Папка - единственное, что он смог увезти с Лиры. Он украл ее из комнаты
Ванды. На папке была пометка "Андроид". Она содержала секрет моей болезни.
   И в ней не было ничего, кроме газет. Кипы газет со всей Галактики.
   "Знамя Ригеля"... "Парагонский вестник"... "Интеллигент Лелаида"...
"Мегастерские новости"... Все ерунда! Все ерунда!
   В каждой газете было сообщение об одном из преступлений андроида. Кроме
того, там печатались новости местные и иностранные, спортивные вести, погода,
лотерейные таблицы, валютные курсы, загадки, кроссворды. Где-то во всем этом
хаосе таился секрет, скрываемый Вандой и Джедом Старком.
   - Я продам тебя, - сказал я, устало опуская газеты. - Будь ты проклят! Когда
мы прилетим на Землю, я продам тебя.
   - Я стою пятьдесят семь тысяч долларов, - напомнил я.
   - А если я не сумею продать тебя, то выдам полиции, - сказал я.
   - Я ценная собственность, - ответил он. - Иногда очень хорошо быть
собственностью, - немного помолчав, добавил андроид.


   Было 3 градуса мороза, когда приземлилась "Королева Лиры". Снег сплошной
черной стеной валил на поле и испарялся под хвостовыми двигателями корабля. У
Вандельера и андроида не хватило денег на автобус до Лондона. Они пошли
пешком.
   К полуночи они добрались до Пикадилли. Декабрьская снежная буря не утихла и
статуя Фроса покрылась ледяными инкрустациями. Они повернули направо,
спустились до Трафальгарской площади и пошли к Сохо, дрожа от холода и
сырости. На Флит-стрит Вандельер увидел одинокую фигуру.
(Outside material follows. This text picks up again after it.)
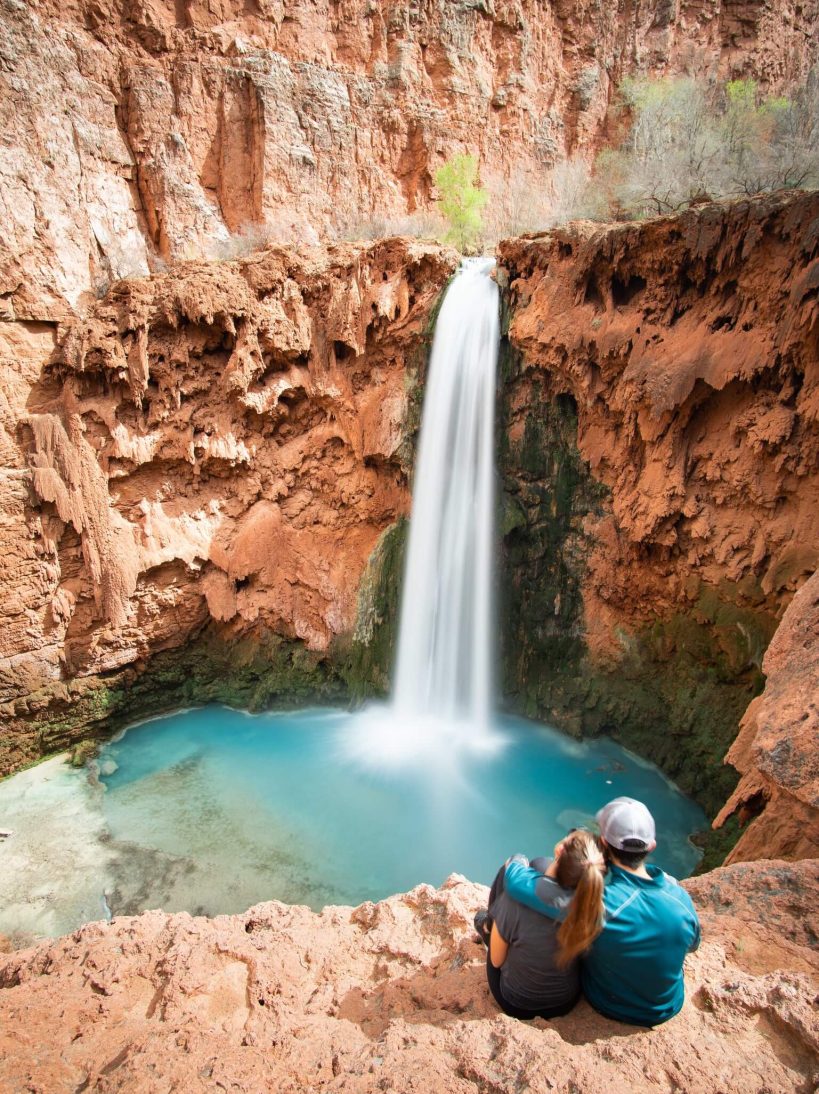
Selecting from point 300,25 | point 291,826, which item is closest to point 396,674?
point 291,826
   - Нам нужны деньги, - зашептал он андроиду, указывая на приближающегося
человека. - У него они есть. Забери.
   - Приказ не может быть выполнен, - ответил андроид.
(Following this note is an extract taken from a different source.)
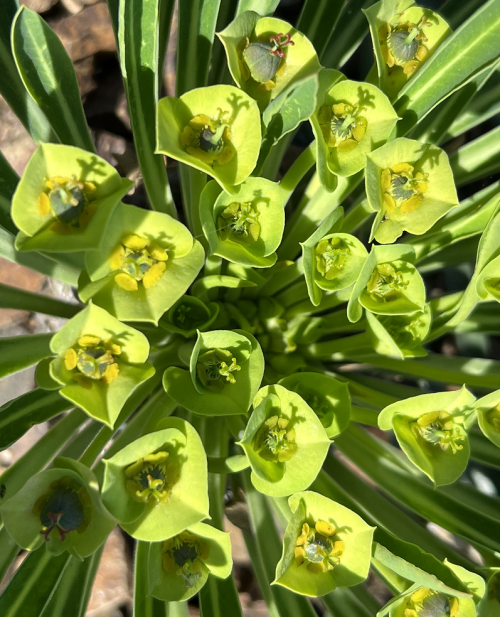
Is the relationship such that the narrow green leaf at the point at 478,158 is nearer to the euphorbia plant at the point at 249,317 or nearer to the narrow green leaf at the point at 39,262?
the euphorbia plant at the point at 249,317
   - Забери их у него, - повторил Вандельер. - Силой! Ты понял?
   - Это противоречит моей программе, - возразил я. - Нельзя подвергать
опасности жизнь или собственность.
   - Бога ради! - взорвался Вандельер. - Ты нападал, разрушал, убивал, и еще
мелешь какую-то чушь о программе! Забери деньги. Убей, если надо!
   - Приказ не может быть выполнен, - повторил андроид.
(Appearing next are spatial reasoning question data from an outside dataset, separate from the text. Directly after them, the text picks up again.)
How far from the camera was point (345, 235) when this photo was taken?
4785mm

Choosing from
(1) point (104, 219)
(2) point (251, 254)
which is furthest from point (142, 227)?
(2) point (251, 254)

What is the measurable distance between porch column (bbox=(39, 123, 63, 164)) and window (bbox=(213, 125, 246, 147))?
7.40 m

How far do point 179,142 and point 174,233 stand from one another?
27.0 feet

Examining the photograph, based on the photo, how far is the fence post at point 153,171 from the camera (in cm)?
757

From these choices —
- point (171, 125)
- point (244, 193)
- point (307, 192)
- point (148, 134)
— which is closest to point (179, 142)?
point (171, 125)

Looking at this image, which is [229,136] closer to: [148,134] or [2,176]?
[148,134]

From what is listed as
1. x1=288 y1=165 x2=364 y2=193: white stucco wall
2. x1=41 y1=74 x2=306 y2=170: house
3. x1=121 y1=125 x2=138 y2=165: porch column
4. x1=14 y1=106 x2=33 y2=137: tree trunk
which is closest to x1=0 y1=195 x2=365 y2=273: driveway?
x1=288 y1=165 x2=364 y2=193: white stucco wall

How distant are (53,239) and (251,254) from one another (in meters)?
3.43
   Я отбросил андроида в сторону и прыгнул на незнакомца. Он был высок, стар,
мудр, с ясным и спокойным выражением лица. У него была трость. Я увидел, что он
слеп.
   - Да, - произнес он, - я слышу, здесь кто-то есть.
   - Сэр, - замялся Вандельер, - я в отчаянном положении.
   - Это наша беда, - ответил незнакомец. - Мы все в отчаянном положении.
   - Сэр, мне нужны деньги.
   - Вы попрошайничаете или крадете?
   Невидящие глаза смотрели сквозь Вандельера и андроида.
   - Я готов на все.
   - Это история нашей расы, - незнакомец указал назад. - Я попрошайничал у
собора Святого Патрика, мой друг. Чего я жажду, нельзя украсть. А чего вы
желаете, счастливец, если можете украсть?
   - Денег, - сказал Вандельер.
   - Для чего? Не опасайтесь, мой друг, обменяемся признаниями. Я скажу вам,
чего прошу, если вы скажете, зачем крадете. Меня зовут Бленхейм.
   - Меня... Воул.
   - Я не просил золота, мистер Воул, я просил числа.
   - Числа?
   - Да. Числа рациональные и иррациональные. Числа воображаемые, дробные,
положительные и отрицательные. Вы никогда не слышали о бессмертном трактате
Бленхейма "Двенадцать нулей, или Отсутствие количества"? - Бленхейм горько
улыбнулся. - Я король цифр. Но за пятьдесят лет очароание стерлось,
исследования приелись, аппетит пропал. Господи боже мой, прошу тебя, если ты
существуешь, ниспошли мне число.
   Вандельер медленно поднял папку и коснулся ею руки Бленхейма.
   - Здесь, - произнес он, - скрыто число, тайное число. Число одного
преступления. Меняемся, мистер Бленхейм? Число за убежище?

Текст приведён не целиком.